Dessa forma, mais tarde, Paro (2002) retomou a discussão teórica sobre a gestão democrática, defendendo que a educação tem uma dupla dimensão política, pois é por meio dela que o homem se constrói em sua historicidade e, por outro lado, aprende o jogo da convivência social, que se inclina em favor da democracia. Essa dimensão política da educação pode contribuir para a teoria da administração escolar na medida em que contrapõe a administração da escola à administração de empresas. Para o autor,

A crítica que se pode fazer à concepção conservadora de administração escolar que aceita a aplicação na escola dos mesmos princípios e métodos da empresa mercantil (porém com as devidas adaptações, pois se reconhece tratar-se de "empresas" diferentes) é a observação de que os objetivos da escola não são apenas diferentes, mas antagônicos aos da empresa capitalista. Nesta, é possível ser administrativamente eficiente, utilizando métodos de dominação, a partir do controle autoritário do trabalho alheio, sem que isso contrarie seu objetivo que é a realização do lucro. O próprio lucro capitalista só se dá por uma relação de dominação sobre o trabalhador, pela apropriação do valor excedente que este produz com seu trabalho. Na escola, todavia, a utilização de métodos de dominação nega o objetivo emancipador de sujeitos humanos, negando ipso facto a própria administração. Além disso, é preciso considerar a própria especificidade do produto escolar que, mais que um bem ou serviço, como ocorre na empresa capitalista, trata-se do ser humano constituído pela educação, um sujeito histórico, de cuja vontade depende a própria realização do produto e, portanto, a eficiência da administração (PARO, 2002, p. 21-2).

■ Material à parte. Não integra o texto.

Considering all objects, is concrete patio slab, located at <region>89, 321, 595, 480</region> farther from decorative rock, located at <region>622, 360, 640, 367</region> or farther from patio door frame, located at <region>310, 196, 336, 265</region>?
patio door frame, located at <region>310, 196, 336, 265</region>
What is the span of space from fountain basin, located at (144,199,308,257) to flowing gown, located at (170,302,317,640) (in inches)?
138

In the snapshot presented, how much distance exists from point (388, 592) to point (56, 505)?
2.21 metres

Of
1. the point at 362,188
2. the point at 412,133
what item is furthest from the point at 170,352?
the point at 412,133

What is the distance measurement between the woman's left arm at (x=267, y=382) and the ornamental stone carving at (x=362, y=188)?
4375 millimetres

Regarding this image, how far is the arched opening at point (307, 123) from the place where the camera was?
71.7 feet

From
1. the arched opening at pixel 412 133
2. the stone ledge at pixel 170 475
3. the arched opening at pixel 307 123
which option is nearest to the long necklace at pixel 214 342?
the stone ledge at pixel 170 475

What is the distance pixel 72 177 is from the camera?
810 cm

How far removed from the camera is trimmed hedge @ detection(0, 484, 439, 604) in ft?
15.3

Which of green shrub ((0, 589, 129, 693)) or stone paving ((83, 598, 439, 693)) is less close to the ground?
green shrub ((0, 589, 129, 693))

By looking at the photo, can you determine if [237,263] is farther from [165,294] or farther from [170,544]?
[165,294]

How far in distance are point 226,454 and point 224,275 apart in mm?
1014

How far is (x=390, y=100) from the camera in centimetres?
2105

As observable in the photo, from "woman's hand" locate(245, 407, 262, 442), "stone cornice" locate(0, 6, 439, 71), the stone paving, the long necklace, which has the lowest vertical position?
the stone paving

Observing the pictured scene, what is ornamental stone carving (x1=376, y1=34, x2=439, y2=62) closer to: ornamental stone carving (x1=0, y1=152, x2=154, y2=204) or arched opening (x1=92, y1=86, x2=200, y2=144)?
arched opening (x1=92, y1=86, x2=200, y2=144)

O caráter político do fazer pedagógico da escola, então, foi apresentado como uma alternativa para a gestão da escola democrática. Nesse sentido, Jacobi (2000), Monfredini (2002) e Motta (2003) discutiram que, atualmente, a escola tem uma autonomia delegada pelo Estado, que precisa ser imediatamente transformada pelo fortalecimento da cultura de participação nos processos decisórios da escola, através do fazer pedagógico. Isso significa tornar a escola um espaço privilegiado para a construção da cidadania ativa (participativa).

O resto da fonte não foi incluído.